Selected passage:
------------------------------------------------

= National Independent Private Schools Association =

American accreditation body

National Independent Private Schools Association (NIPSA) is an organization that accredits primary and secondary proprietary schools in the United States and internationally. NIPSA was formed in 1983, in northern California, by a small group of enthusiastic educational professionals dedicated to the formation of a professional association of proprietary schools; the three co-founders were Charles Lavaroni, Ralph Gioveniello, and Pat O'Donnell.

In addition to accreditation, NIPSA clinically certifies therapeutic schools and programs. As a leader in the field of educational therapeutic certification, NIPSA also certifies non-profit schools and programs who are dually accredited by one of their co-accreditors. NIPSA is also a SEVIS recognized agency, so NIPSA schools may have applications from international students.

NIPSA has co-accreditation agreements with the following organizations: AdvancED, WASC, MSA-CESS, Accreditation International, Accrediting Association of Seventh-Day Adventist Schools, American Montessori Society, Association of Christian Teachers and Schools, Association of Independent Schools of Florida, Association of Waldorf Schools of North America, Christian Schools of Florida, E.A. Sutherland Education Association, Florida Association of Christian Colleges and Schools, Florida Catholic Conference, Kentucky Non-Public School Commission, National Accreditation Board of Merkos L'Inyonel Chinuch, North American Christian School Accrediting Agency, Southern Association of Independent Schools, and Wisconsin Evangelical Lutheran Synod School Accreditation.

------------------------------------------------

Raw data:
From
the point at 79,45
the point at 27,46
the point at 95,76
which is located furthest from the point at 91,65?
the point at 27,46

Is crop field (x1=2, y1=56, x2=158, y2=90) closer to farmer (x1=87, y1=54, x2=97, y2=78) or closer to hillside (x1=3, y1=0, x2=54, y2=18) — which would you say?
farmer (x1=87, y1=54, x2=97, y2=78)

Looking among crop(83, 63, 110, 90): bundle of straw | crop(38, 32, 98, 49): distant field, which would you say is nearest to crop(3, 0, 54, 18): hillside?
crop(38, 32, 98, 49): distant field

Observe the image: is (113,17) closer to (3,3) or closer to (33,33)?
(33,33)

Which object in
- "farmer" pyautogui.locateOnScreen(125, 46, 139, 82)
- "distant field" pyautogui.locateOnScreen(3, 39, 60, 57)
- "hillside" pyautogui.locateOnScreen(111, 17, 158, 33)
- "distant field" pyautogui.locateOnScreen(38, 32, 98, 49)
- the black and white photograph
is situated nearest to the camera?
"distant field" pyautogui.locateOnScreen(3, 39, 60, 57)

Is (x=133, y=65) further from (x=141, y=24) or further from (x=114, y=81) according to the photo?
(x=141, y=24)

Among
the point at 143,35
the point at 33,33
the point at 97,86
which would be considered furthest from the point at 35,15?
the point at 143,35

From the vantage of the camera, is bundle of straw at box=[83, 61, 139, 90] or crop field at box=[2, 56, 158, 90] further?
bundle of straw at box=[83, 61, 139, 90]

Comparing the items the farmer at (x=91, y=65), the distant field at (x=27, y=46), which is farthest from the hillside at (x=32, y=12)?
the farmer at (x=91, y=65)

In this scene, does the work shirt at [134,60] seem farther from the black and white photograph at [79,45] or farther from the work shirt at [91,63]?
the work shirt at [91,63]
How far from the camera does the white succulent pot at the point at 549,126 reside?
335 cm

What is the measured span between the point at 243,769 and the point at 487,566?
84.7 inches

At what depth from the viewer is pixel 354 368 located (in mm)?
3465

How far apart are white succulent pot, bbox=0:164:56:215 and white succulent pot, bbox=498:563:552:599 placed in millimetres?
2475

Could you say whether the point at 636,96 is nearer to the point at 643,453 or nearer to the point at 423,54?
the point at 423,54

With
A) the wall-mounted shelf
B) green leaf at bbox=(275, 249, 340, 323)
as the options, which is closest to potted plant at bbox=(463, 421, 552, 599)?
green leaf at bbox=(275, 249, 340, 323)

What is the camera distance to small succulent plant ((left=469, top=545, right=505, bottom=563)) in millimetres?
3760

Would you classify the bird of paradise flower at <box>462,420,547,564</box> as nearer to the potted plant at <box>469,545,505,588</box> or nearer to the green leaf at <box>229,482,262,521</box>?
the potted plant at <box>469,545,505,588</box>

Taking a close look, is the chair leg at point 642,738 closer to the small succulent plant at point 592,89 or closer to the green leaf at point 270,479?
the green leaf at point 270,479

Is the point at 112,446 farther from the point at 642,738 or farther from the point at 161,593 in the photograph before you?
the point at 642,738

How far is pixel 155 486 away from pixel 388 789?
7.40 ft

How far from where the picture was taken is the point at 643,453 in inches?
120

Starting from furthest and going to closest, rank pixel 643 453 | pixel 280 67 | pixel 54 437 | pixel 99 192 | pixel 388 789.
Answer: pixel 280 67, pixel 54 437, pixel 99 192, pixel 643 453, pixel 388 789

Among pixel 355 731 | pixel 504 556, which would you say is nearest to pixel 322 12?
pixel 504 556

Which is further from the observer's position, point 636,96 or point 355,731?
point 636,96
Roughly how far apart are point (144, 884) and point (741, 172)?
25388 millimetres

------------------------------------------------

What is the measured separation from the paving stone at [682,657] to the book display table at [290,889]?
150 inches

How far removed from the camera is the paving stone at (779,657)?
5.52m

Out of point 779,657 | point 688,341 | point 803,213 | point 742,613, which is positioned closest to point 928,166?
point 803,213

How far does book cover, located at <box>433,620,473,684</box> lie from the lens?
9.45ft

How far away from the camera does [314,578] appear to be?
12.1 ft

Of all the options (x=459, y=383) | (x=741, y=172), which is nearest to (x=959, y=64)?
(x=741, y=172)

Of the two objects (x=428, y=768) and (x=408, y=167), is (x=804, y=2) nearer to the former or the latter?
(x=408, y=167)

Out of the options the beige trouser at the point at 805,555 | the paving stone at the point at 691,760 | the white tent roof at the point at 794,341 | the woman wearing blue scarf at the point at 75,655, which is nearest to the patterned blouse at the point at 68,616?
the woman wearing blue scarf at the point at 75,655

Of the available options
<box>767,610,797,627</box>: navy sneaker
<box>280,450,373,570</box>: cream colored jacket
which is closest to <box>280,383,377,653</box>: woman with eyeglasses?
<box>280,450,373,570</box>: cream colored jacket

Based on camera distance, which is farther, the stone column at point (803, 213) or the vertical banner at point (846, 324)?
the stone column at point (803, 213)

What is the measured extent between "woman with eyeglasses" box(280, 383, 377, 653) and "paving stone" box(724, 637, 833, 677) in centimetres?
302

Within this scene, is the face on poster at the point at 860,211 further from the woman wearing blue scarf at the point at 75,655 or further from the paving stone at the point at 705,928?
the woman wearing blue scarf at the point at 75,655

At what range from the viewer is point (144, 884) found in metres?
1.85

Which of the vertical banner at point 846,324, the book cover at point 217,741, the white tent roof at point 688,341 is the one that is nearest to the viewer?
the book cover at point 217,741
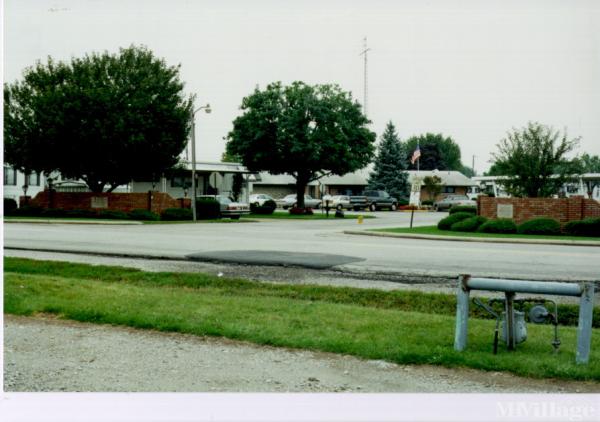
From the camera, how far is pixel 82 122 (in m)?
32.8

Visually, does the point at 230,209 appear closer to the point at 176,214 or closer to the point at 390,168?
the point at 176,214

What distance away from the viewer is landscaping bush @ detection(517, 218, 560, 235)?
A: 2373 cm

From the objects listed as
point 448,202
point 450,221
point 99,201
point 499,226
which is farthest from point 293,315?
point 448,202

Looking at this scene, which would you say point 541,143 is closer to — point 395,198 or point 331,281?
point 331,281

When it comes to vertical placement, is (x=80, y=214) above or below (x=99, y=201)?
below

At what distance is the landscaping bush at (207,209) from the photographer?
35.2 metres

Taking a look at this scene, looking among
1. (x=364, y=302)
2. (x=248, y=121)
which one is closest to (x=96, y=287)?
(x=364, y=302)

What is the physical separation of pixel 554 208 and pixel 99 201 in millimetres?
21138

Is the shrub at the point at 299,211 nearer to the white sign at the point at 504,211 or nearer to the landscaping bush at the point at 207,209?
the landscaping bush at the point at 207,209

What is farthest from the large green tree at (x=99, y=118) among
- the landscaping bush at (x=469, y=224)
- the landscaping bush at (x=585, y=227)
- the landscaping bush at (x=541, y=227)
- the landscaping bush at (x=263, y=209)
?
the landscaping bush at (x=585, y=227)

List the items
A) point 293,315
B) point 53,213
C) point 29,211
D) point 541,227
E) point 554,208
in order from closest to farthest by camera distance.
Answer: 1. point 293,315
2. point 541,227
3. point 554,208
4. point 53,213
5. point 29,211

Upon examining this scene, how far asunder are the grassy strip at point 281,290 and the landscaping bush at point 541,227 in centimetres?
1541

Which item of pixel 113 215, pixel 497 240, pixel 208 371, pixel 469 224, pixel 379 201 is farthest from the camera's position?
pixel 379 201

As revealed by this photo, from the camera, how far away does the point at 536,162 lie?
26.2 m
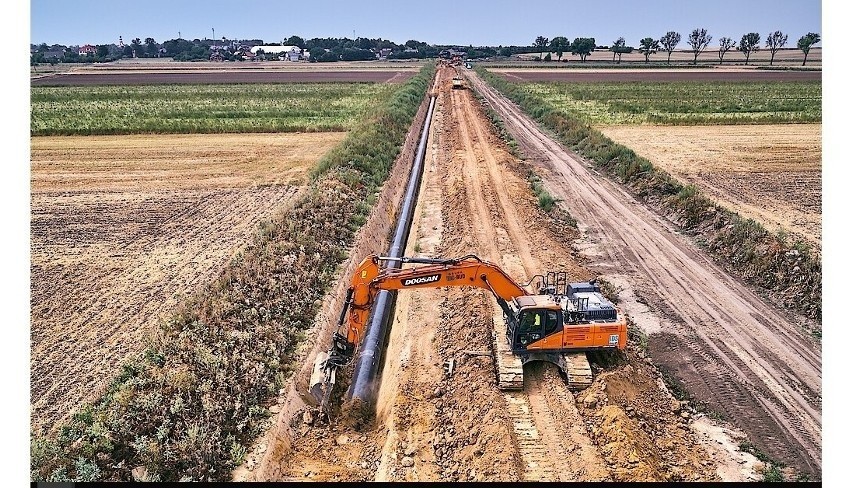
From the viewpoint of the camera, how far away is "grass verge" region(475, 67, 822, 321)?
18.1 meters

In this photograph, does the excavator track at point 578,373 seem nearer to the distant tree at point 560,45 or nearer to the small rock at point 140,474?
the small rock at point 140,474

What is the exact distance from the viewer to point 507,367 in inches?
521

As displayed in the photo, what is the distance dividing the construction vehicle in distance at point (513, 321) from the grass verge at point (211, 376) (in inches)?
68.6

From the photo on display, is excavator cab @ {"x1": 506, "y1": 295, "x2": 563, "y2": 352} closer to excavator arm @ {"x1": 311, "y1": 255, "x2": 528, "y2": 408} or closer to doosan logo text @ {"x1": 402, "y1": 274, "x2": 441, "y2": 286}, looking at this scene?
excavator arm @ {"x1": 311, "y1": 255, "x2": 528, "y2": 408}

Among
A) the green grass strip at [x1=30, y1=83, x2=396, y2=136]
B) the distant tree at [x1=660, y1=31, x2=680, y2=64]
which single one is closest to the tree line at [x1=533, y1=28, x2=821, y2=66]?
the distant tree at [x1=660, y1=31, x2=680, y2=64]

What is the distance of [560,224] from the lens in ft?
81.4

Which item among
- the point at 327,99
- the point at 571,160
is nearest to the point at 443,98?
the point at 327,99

------------------------------------------------

According to the text on the National Independent Private Schools Association, when and where was the organization formed?

Response to the exercise: In 1983, in northern California.